Police believe though abductions were the major source of income for organised criminals until a few years back, the trend has changed. Operations have expanded to producing counterfeit Nepali and Indian currency notes, drugs peddling, producing fake academic certificates, smuggling arms and vehicles, financial crimes, and even banking fraud. “Increasing unemployment and urbanisation have pushed a rising number of youth towards criminal activities,” says Bhandari. “They take more risks after they fail to achieve what they want. The lure of power and financial gains also plays a huge role in spawning crime.”

This attraction for the youth often translates into a dynamic criminal environment, where those involved plan and execute their operations meticulously. Police officials claim that organised criminals today are well-equipped and often conduct in-depth research to find out which sectors would bring in the most money. “It seems like they are running an enterprise with different branch offices in various parts of the country. Like any other business organisation, some retire and new recruits are brought in,” says Aryal.

Most organised groups also open up various legitimate fronts to launder their money, and Kathmandu’s criminals are no different. Police believe criminals here have invested in construction, hotels, films, and cable distribution, apart from investing in hawala transactions. They also regularly extort money from dance bars and from ordinary shops as well. “There are reports that all the medical shops near the Tribhuvan University Teaching Hospital have been rented out by criminal Deepak Manange, who extorts a large amount of money from them,” says Aryal. But most surprisingly, legitimate builders are taking the help of organised criminals to sort out their legal disputes. “The builders take the help of gangs to get plots of land vacated and for settling property related disputes,” says Chand, “Builders often pay protection money to gangs, who reinvest the money back with the builders.” Real estate has traditionally been a major investment sector for organised criminals across the world.
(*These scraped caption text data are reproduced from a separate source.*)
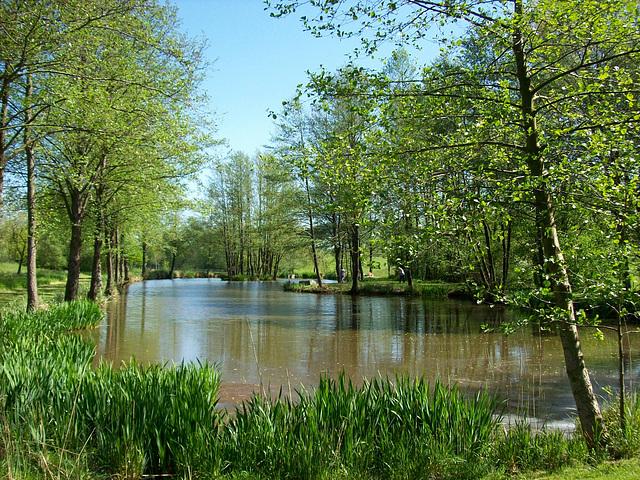 Rivière dans les Ardennes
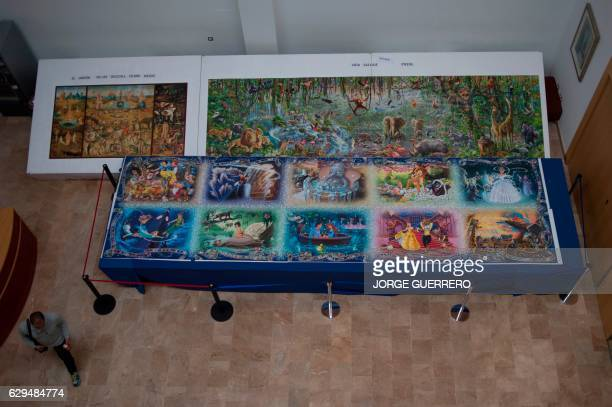 A visitor walks past a 7x2 meter puzzle the biggest one in the world made with 40320 pieces and shown at the Jose Luis Cano Documentary Center in...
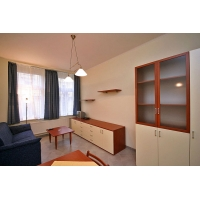 Beautiful, luxurious, fully furnished apartment 2+kk in a newly  renovated build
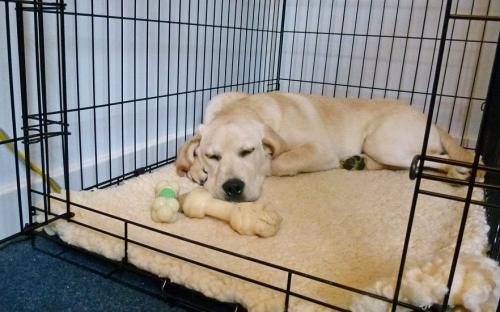 Как отучить собаку спать на одной кровати с хозяином?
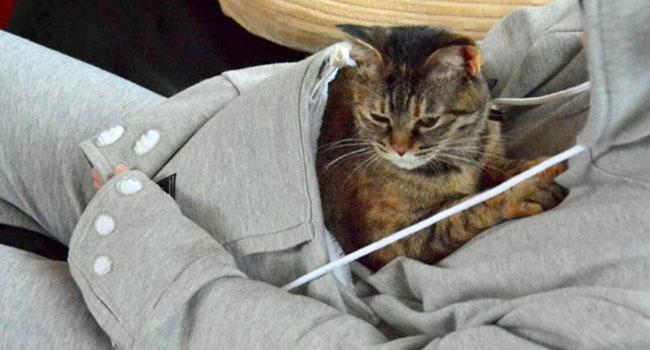 tuta coccole gatti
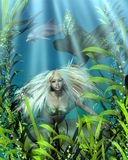 Green and Blue Mermaid Peering through Seaweed Royalty Free Stock Images
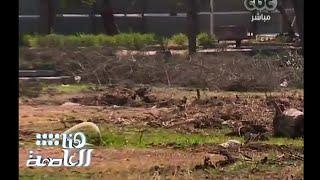 #هنا_العاصمة | مذبحة أشجار حديقة الميريلاند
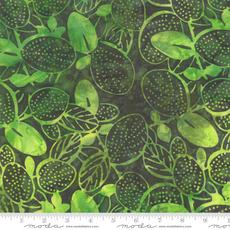 Moda Aloha Jungle- 4356 37 Dark Green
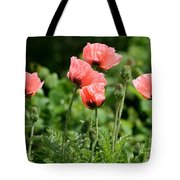 Poppies In My Garden Tote Bag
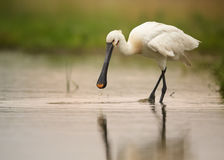 White bird, rare Eurasian Spoonbill walking in the shallow. White bird, rare Eurasian Spoonbill, Platalea leucorodia walking in the shallow agoon on  hunt. Calm Stock Photo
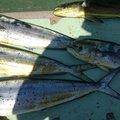 やまやまさんの鹿児島県南九州市でのシイラの釣果写真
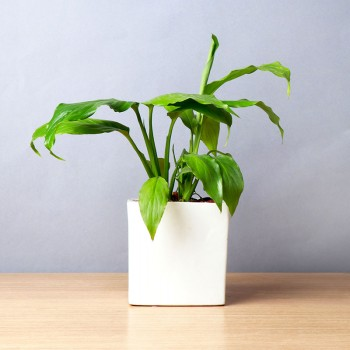 Lily Pot Of Peace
It was to tackle this rise in organised crime that the Crime Investigation Bureau was established in August this year. A Kidnapping Act was introduced in 2006 to address the rise in such crimes after the antiquated Public Offence Act failed to address the problems that come with a modern city. The government is now mulling over an Organised Crime Act, which will, according to Bhandari, work solely towards curbing organised crime and define its nature properly. “The major achievement is that the state has at least realised the need to combat organised crime,” he says.
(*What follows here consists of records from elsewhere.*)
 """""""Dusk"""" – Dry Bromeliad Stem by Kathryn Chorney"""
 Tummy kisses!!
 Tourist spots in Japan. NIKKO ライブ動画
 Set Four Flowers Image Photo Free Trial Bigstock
Yet, it will take the CIB another five to 10 years before it begins to bite. The police force currently lacks proper resources—both in trained manpower and available technology—to fight back the changing nature of crime. The state till now has never been serious about combatting organised crime. But this is slowly changing. The CIB is coordinating with the Supreme Court to track down nearly 66,000 to 67,000 pending criminal cases. The police are also conducting research on local criminals’ connections with international gangs.

Bhandari quotes the recent crackdown on illegal Voice Over Internet Protocol operators and the fraud perpetrated by Unity International as examples of how organised crime is slowly moving into financial crimes as well. But the biggest problem still remains the response of the state and the judiciary. For example, Supreme Court Justice Rana Bahadur Bam has been indicted on charges that he allowed three notorious kidnappers to be released after posting tiny bails. A few months after their release, the three abducted Dr. Bhaktaman Shrestha of the BP Koirala Memorial Cancer Hospital in Bharatpur. “If they had not been released, the three couldn’t have abducted Dr. Shrestha. Organised crime can only be tackled in an organised way,” says Aryal. That will take a while.